Crossover distribution and frequency are regulated by him-5 in Caenorhabditis elegans
Mutations in the him-5 gene in Caenorhabditis elegans strongly reduce the frequency of crossovers on the X chromosome, with lesser effects on the autosomes. him-5 mutants also show a change in crossover distribution on both the X and autosomes. These phenotypes are accompanied by a delayed entry into pachytene and premature desynapsis of the X chromosome. The nondisjunction, progression defects and desynapsis can be rescued by an exogenous source of double strand breaks (DSBs), indicating that the role of HIM-5 is to promote the formation of meiotic DSBs. Molecular cloning of the gene shows that the inferred HIM-5 product is a highly basic protein of 252 amino acids with no clear orthologs in other species, including other Caenorhabditis species. Although him-5 mutants are defective in segregation of the X chromosome, HIM-5 protein localizes preferentially to the autosomes.
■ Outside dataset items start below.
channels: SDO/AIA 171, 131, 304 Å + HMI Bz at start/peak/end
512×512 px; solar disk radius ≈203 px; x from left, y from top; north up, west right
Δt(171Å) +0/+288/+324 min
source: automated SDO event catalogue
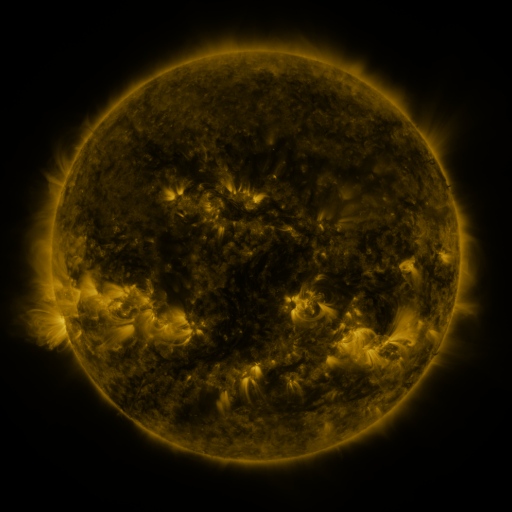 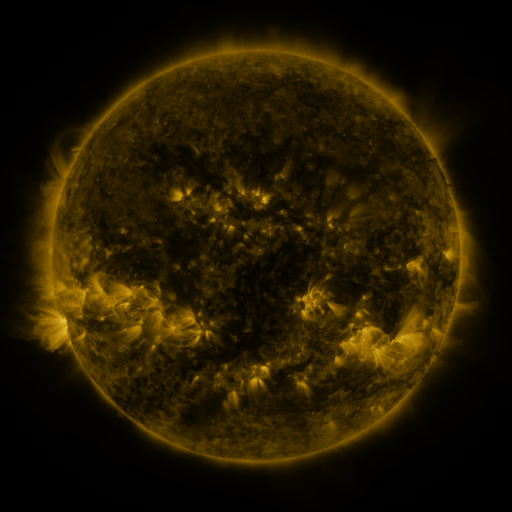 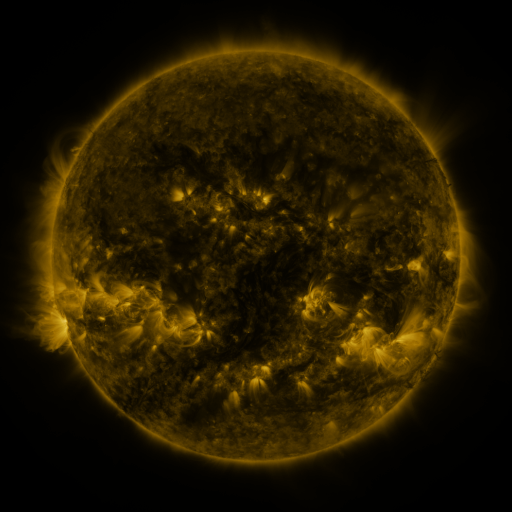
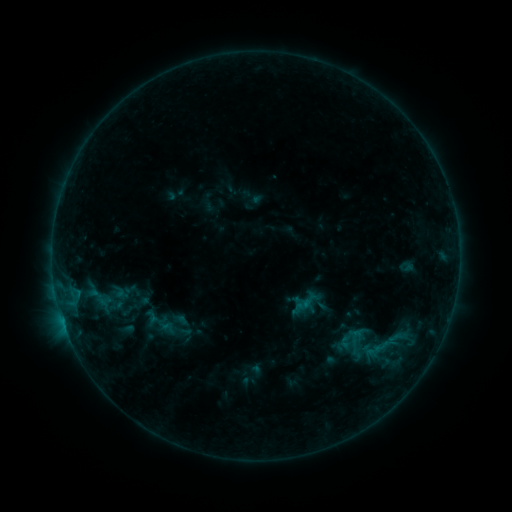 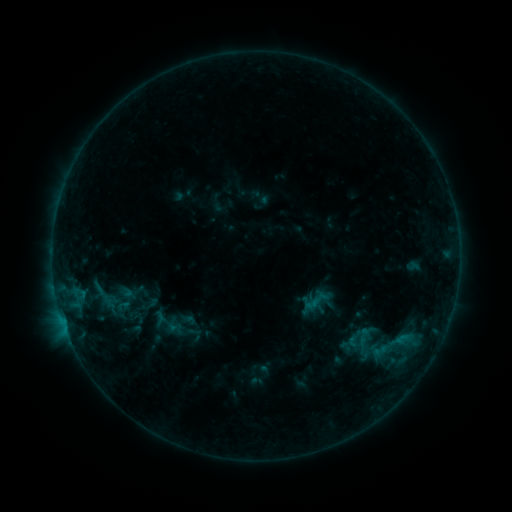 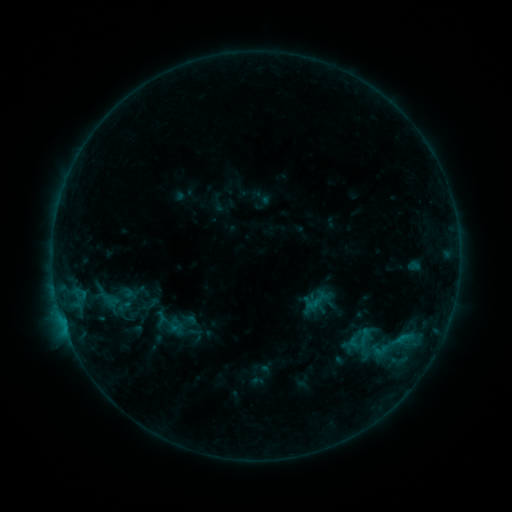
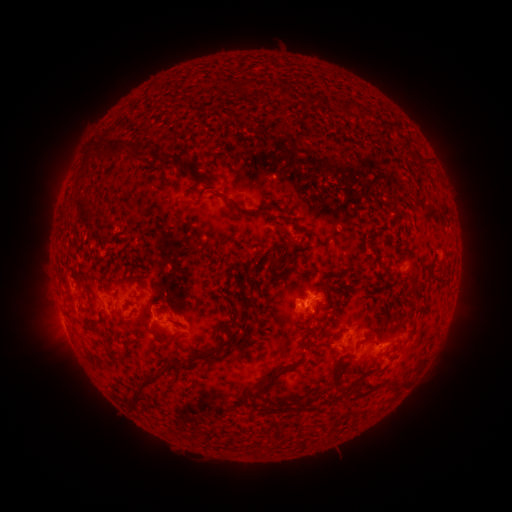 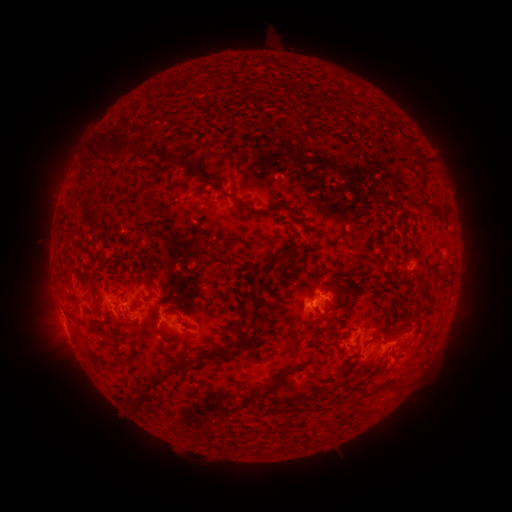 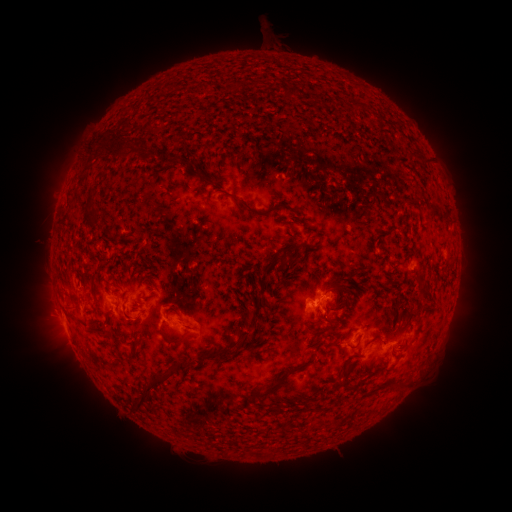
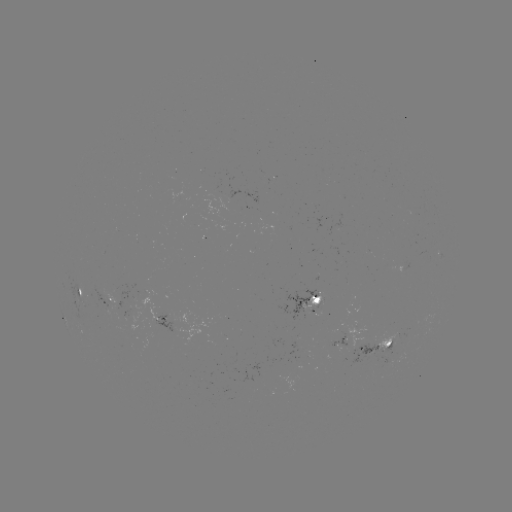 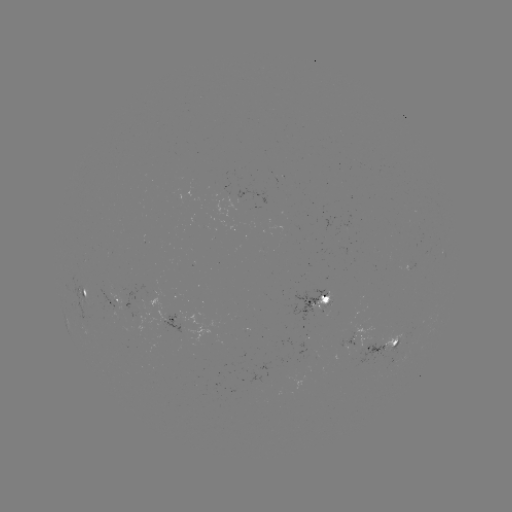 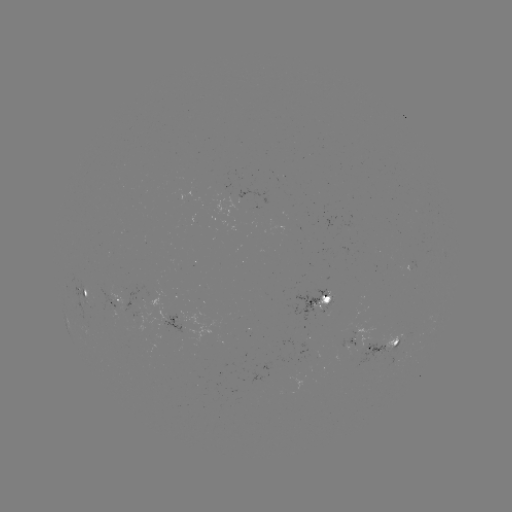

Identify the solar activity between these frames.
emerging-flux region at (360, 349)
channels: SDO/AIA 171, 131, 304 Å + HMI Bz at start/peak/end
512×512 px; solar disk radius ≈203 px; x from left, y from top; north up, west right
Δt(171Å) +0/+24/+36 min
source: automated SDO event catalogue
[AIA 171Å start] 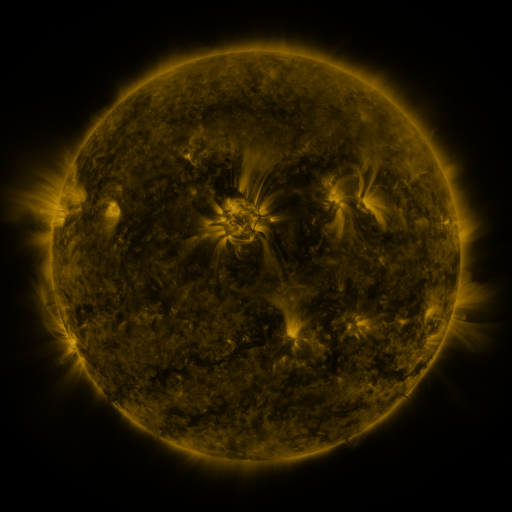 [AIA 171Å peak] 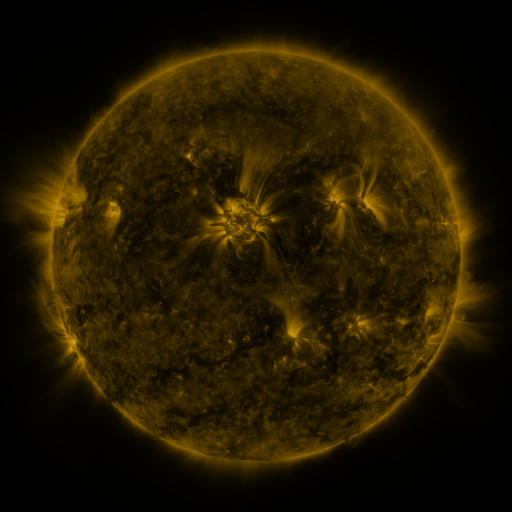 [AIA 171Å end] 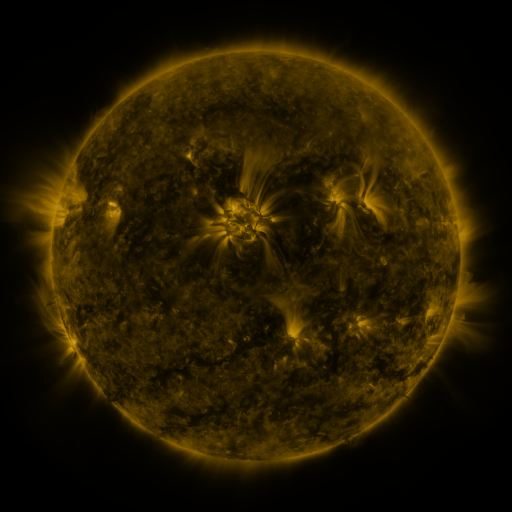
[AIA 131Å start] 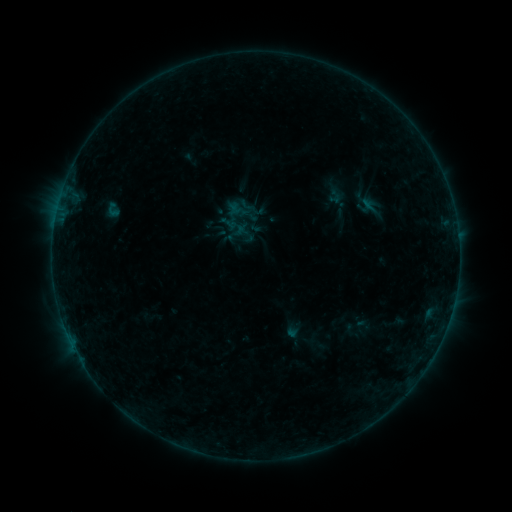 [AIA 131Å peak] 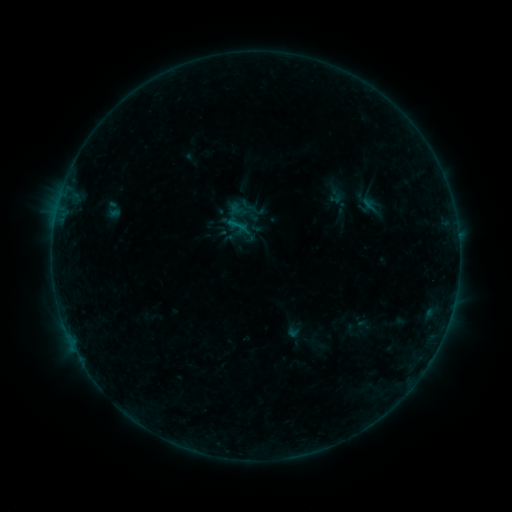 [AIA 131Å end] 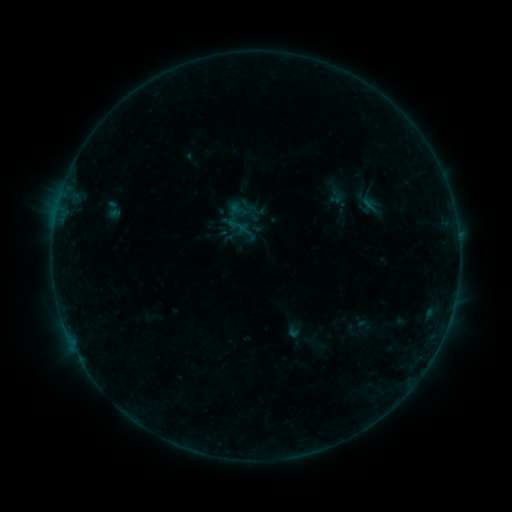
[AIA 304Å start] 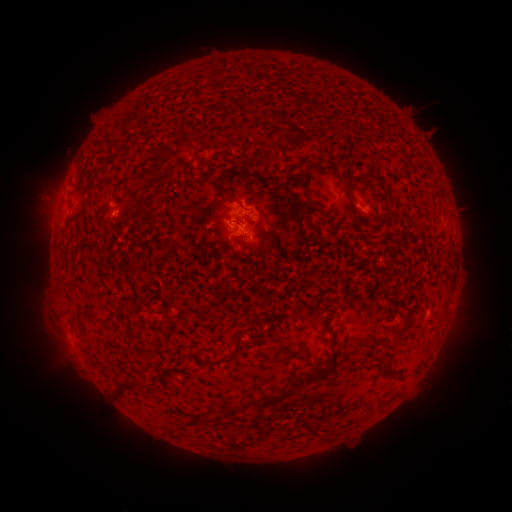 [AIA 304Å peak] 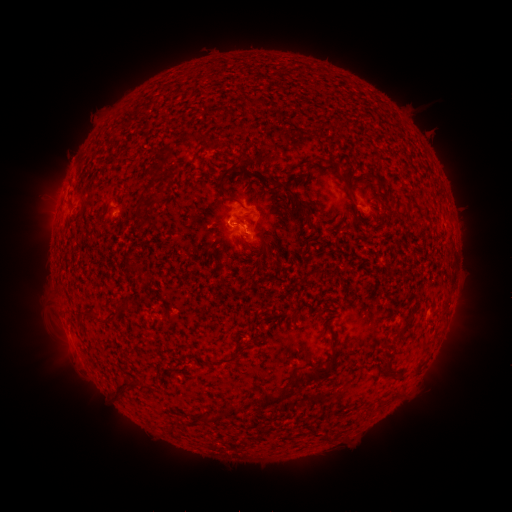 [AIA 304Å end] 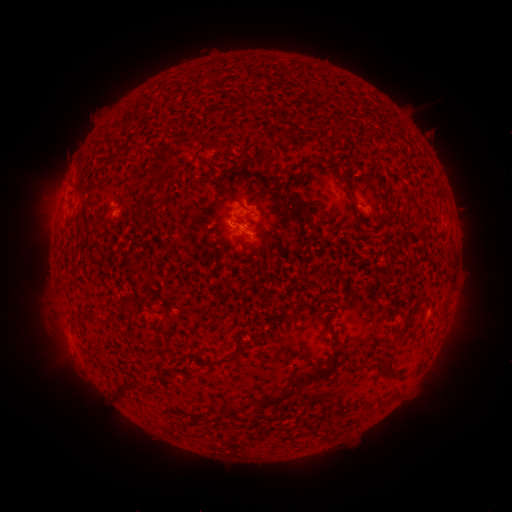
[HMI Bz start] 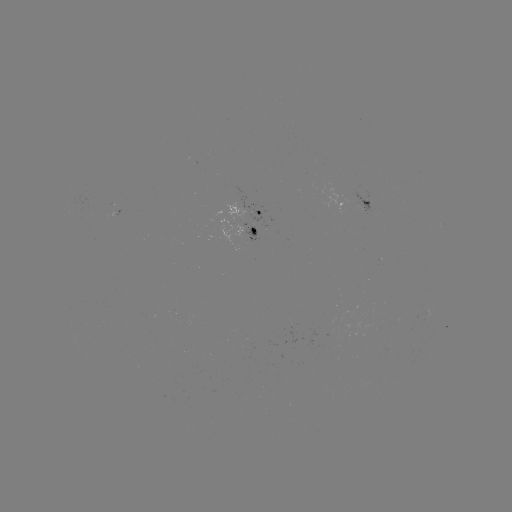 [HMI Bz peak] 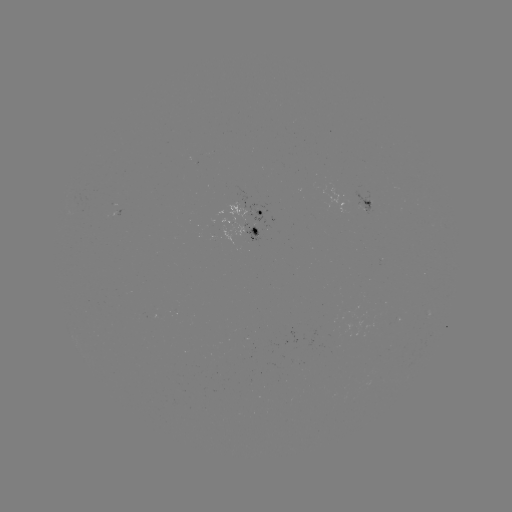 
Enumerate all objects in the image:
B3.3 flare: (238, 225)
The mutant phenotypes and localization of him-5 are similar but not identical to the results seen with xnd-1, although unlike xnd-1, him-5 has no apparent effect on the acetylation of histone H2A on lysine 5 (H2AacK5). The localization of HIM-5 to the autosomes depends on the activities of both xnd-1 and him-17 allowing us to begin to establish pathways for the control of crossover distribution and frequency.
Meneely, Philip M., et al. "Crossover Distribution and Frequency are Regulated by him-5 in Caenorhabditis elegans." Genetics 190.4 (2012): 1251-1266.